* The task
Please copy all of the material below line for line, keeping every character unchanged.

* Data shown
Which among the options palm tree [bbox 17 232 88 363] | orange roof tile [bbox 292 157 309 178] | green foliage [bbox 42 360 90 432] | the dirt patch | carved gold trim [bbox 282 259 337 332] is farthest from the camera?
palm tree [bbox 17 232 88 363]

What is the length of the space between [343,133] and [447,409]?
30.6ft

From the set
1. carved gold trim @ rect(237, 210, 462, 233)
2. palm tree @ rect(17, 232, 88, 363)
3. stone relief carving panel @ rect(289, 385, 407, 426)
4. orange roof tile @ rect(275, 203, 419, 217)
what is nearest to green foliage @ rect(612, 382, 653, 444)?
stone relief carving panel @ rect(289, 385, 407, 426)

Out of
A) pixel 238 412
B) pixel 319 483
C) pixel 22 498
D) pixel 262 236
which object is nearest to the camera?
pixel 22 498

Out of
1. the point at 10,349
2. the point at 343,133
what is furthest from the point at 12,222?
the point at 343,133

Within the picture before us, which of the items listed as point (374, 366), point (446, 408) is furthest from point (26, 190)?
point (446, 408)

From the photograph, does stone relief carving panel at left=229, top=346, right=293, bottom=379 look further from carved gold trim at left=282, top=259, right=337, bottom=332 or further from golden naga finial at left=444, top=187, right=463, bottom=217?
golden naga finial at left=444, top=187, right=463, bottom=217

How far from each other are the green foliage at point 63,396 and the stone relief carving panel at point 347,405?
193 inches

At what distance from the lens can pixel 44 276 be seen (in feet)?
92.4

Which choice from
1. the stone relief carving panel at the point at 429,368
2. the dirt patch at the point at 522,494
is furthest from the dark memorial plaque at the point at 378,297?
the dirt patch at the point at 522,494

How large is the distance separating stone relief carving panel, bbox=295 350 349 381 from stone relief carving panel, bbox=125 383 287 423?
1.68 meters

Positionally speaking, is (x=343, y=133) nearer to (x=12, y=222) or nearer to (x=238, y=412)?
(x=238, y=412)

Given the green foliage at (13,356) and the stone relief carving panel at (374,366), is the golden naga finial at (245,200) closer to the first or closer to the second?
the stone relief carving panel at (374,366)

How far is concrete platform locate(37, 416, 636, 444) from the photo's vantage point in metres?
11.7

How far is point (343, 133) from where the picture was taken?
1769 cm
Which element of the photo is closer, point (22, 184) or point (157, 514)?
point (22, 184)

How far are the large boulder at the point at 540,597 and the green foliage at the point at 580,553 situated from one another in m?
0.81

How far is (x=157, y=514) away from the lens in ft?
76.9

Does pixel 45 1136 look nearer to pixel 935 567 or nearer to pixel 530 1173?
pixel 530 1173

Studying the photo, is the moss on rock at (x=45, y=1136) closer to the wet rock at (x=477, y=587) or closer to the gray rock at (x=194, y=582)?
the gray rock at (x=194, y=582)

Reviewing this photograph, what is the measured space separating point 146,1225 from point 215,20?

* The reply
Which among the options palm tree [bbox 17 232 88 363] | orange roof tile [bbox 292 157 309 178] | green foliage [bbox 42 360 90 432] | the dirt patch | carved gold trim [bbox 282 259 337 332] is farthest from the camera?
palm tree [bbox 17 232 88 363]

What is the length of the space between [343,133] and [447,409]?
30.6ft

From the set
1. carved gold trim @ rect(237, 210, 462, 233)
2. palm tree @ rect(17, 232, 88, 363)
3. stone relief carving panel @ rect(289, 385, 407, 426)
4. orange roof tile @ rect(275, 203, 419, 217)
what is nearest to green foliage @ rect(612, 382, 653, 444)?
stone relief carving panel @ rect(289, 385, 407, 426)

Out of
A) pixel 238 412
B) pixel 319 483
C) pixel 22 498
D) pixel 262 236
which object is nearest to the camera?
pixel 22 498

Out of
1. the point at 10,349
2. the point at 343,133
what is furthest from the point at 12,222?
the point at 343,133

Within the picture before us, which of the items listed as point (374, 366), point (446, 408) is furthest from point (26, 190)?
point (446, 408)

From the photograph, does stone relief carving panel at left=229, top=346, right=293, bottom=379 look further from carved gold trim at left=282, top=259, right=337, bottom=332 or further from golden naga finial at left=444, top=187, right=463, bottom=217?
golden naga finial at left=444, top=187, right=463, bottom=217

How far from each other are the green foliage at point 63,396 and the stone relief carving panel at point 347,405?
193 inches

At what distance from the lens can pixel 44 276 be seen (in feet)?
92.4

Which choice from
1. the stone relief carving panel at the point at 429,368
2. the dirt patch at the point at 522,494
is furthest from the dark memorial plaque at the point at 378,297?
the dirt patch at the point at 522,494

How large is the distance separating stone relief carving panel, bbox=295 350 349 381 from stone relief carving panel, bbox=125 383 287 423?
1.68 meters

Positionally speaking, is (x=343, y=133) nearer to (x=12, y=222) or nearer to (x=238, y=412)?
(x=238, y=412)

Given the green foliage at (13,356) and the stone relief carving panel at (374,366), is the golden naga finial at (245,200) closer to the first or closer to the second?
the stone relief carving panel at (374,366)

How far is concrete platform locate(37, 416, 636, 444) from the photo's vantage point in metres?
11.7

How far is point (343, 133) from where the picture was taken?
1769 cm
Which element of the photo is closer, point (22, 184) or point (157, 514)?
point (22, 184)

How far are the large boulder at the point at 540,597 and the green foliage at the point at 580,553 situated from one another in m?
0.81

How far is (x=157, y=514) away from the lens in ft?
76.9

Does pixel 45 1136 look nearer to pixel 935 567 or nearer to pixel 530 1173?
pixel 530 1173

Studying the photo, is the moss on rock at (x=45, y=1136) closer to the wet rock at (x=477, y=587) or closer to the gray rock at (x=194, y=582)?
the gray rock at (x=194, y=582)

Reviewing this photograph, what is the measured space separating point 146,1225 from point 215,20?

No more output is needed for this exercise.